The size and weight of the boxes (13-foot outside diameter, each weighing approximately 50,000 pounds) mandated the use of a 100-plus ton crane. Logistically, because of the geographical location, delivery of the box culverts was restricted to between 9 a.m. and 4 p.m. Each box had to be transported individually due to size and weight by the manufacturer from a plant located near Dallas.
Next came jacking the boxes in place. The process is quite simple, said Ritchards. Four 500-ton Rogers jacks, operating in unison, were powered by a proprietary hydraulic system. They moved the huge boxes through the shaft. A laser provided accurate monitoring of the line and grade of the string of boxes.

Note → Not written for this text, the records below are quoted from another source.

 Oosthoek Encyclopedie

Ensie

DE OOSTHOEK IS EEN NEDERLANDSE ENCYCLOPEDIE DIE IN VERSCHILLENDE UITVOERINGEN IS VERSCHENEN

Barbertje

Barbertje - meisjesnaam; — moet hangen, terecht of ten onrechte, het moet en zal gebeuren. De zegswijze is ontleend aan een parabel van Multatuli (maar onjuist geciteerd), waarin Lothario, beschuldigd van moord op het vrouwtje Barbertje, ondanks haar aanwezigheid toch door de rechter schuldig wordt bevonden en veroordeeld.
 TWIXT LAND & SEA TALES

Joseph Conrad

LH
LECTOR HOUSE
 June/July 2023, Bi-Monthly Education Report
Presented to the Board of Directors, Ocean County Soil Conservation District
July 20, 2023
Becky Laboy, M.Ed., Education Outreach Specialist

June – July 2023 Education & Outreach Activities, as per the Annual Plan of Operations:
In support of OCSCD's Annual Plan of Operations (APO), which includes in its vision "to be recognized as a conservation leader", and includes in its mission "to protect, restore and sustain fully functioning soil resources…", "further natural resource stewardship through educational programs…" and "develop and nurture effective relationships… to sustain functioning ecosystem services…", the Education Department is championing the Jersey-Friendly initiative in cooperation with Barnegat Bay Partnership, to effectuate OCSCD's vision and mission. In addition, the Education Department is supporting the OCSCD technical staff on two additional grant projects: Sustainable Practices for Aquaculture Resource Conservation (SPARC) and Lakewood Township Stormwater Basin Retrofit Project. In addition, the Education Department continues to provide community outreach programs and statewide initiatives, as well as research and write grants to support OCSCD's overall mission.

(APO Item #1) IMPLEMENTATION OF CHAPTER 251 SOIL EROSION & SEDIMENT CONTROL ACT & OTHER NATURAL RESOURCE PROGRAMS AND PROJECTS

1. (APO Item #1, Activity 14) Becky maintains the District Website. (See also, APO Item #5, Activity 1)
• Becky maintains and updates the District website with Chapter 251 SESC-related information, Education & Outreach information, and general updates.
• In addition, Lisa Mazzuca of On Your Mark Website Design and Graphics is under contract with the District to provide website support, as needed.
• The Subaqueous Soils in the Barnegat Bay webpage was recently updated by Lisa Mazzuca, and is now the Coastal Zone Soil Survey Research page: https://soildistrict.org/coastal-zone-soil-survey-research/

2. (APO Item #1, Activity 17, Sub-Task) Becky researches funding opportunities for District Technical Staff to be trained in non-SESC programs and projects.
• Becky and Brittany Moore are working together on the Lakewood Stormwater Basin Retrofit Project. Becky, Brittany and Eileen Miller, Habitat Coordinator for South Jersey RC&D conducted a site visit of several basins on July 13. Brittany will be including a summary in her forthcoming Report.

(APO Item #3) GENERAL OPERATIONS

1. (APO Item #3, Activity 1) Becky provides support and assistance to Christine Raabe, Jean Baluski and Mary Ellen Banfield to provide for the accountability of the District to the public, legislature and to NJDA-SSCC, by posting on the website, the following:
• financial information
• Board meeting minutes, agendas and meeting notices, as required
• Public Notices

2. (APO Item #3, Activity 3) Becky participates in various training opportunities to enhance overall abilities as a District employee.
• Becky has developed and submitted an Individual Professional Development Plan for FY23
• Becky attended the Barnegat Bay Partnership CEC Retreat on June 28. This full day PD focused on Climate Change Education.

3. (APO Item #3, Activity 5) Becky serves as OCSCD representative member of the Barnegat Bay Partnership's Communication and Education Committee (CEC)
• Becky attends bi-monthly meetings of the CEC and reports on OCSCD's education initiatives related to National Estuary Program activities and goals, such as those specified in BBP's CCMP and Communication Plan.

“Each individual box was jacked inline the total distance of 294 linear feet of the shaft, one at a time,” said Ritchards. “We did it the old-fashioned way -- hand mining via pneumatic clay shovels. Once each box exited the shaft, another was placed directly behind and pushed through. We anticipated moving approximately one box per shift. Double shifting would come later when jacking pressure became a concern. However, the reality became approximately one to three foot per shift due to the rocky subsurface conditions.”
With each box weighing approximately 50,000 pounds, the entire string weighed in at about 2,450,000 pounds or 1,224 tons of reinforced concrete and steel.
A primary concern during the jacking was the location and angle in which the rear of the shaft came in contact with a river bank and created a difficult situation with regard to space and design. There was concern about blowing out the back of the shaft from jacking pressures.